UN NOVICIAT DE LA RENCONTRE
S’ensuit alors une année au scolasticat d’Orsay. Là, il éprouve une forme d’angoisse. “Mais une angoisse accompagnée, habitée. J’avais cependant une certitude : qu’il fallait que je quitte le scolasticat d’Orsay.” Il décide de résilier le sursit de son service militaire et sur le conseil d’un frère, demande comme arme les Chasseurs alpins. “En attendant la réponse, j’ai rejoint pendant quelques mois les compagnons d’Emmaüs à Bougival, qui étaient alors confiés à l’un de nos frères franciscains. Je quittais l’univers d’Orsay pour me retrouver d’un seul coup dans une chambrée avec quatre ou cinq personnes plus avancées en âge : la radio tournait toute la nuit, ça fumait et il y avait même des posters de femmes nues sur les murs ! J’avais besoin de ce noviciat de la vie et j’y ai vécu des rencontres humaines extraordinaires.”
RENCONTRES ET CONVERSION
En saint François, Fr. Henri a vu ce petit frère universel épris de rencontre et sans a priori. “Son bonheur était de rencontrer Jésus en rencontrant des gens.

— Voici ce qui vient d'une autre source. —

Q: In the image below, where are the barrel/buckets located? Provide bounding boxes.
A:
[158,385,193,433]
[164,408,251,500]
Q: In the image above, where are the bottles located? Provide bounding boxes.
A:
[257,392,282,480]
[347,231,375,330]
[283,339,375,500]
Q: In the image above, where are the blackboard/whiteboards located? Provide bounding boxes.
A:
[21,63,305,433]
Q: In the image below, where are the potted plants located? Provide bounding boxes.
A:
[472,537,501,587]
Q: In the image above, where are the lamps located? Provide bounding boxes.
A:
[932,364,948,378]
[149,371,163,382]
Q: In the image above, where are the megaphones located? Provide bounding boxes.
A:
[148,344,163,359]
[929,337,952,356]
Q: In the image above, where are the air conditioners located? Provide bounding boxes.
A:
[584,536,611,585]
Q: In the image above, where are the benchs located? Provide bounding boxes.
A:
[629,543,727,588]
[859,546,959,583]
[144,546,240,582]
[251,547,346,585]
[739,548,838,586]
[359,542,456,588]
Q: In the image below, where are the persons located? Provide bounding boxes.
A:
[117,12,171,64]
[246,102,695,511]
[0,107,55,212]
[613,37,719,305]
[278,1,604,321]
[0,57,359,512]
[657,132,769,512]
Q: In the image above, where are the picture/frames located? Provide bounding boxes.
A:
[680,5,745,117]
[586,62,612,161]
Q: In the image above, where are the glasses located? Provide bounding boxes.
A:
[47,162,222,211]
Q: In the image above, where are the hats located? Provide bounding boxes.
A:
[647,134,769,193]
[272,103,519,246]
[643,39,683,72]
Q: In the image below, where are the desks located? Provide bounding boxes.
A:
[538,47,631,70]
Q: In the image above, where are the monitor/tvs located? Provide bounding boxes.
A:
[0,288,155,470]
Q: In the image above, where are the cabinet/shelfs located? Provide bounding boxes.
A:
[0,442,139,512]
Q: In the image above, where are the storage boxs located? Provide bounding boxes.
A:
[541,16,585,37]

C’est ce que j’ai retrouvé à Emmaüs. Et je l’ai aussi retrouvé dans l’armée, au cours des 16 mois passés chez les Chasseurs alpins. J’ai vite été repéré comme “apprenti curé”. Les gars étaient formidables : par nos rencontres et discussions, leur manière d’être et l’amitié qu’ils m’ont témoignée, ce sont eux qui m’ont remis sur les rails de ma propre vocation.” À la fin, il écrit au provincial et revient chez les franciscains. “C’était clair, enraciné. J’avais trouvé ce qu’il me manquait et depuis, j’ai toujours gardé ce souci du contact. Mon parcours s’est dessiné ainsi, d’ouverture en ouverture.” Aujourd’hui, quand il foule ce sentier, Fr. Henri aime prendre le temps de relire sa vie. Faisant siens les mots de saint Augustin, il conclut : “Seigneur, je ne le savais pas mais tu étais là.”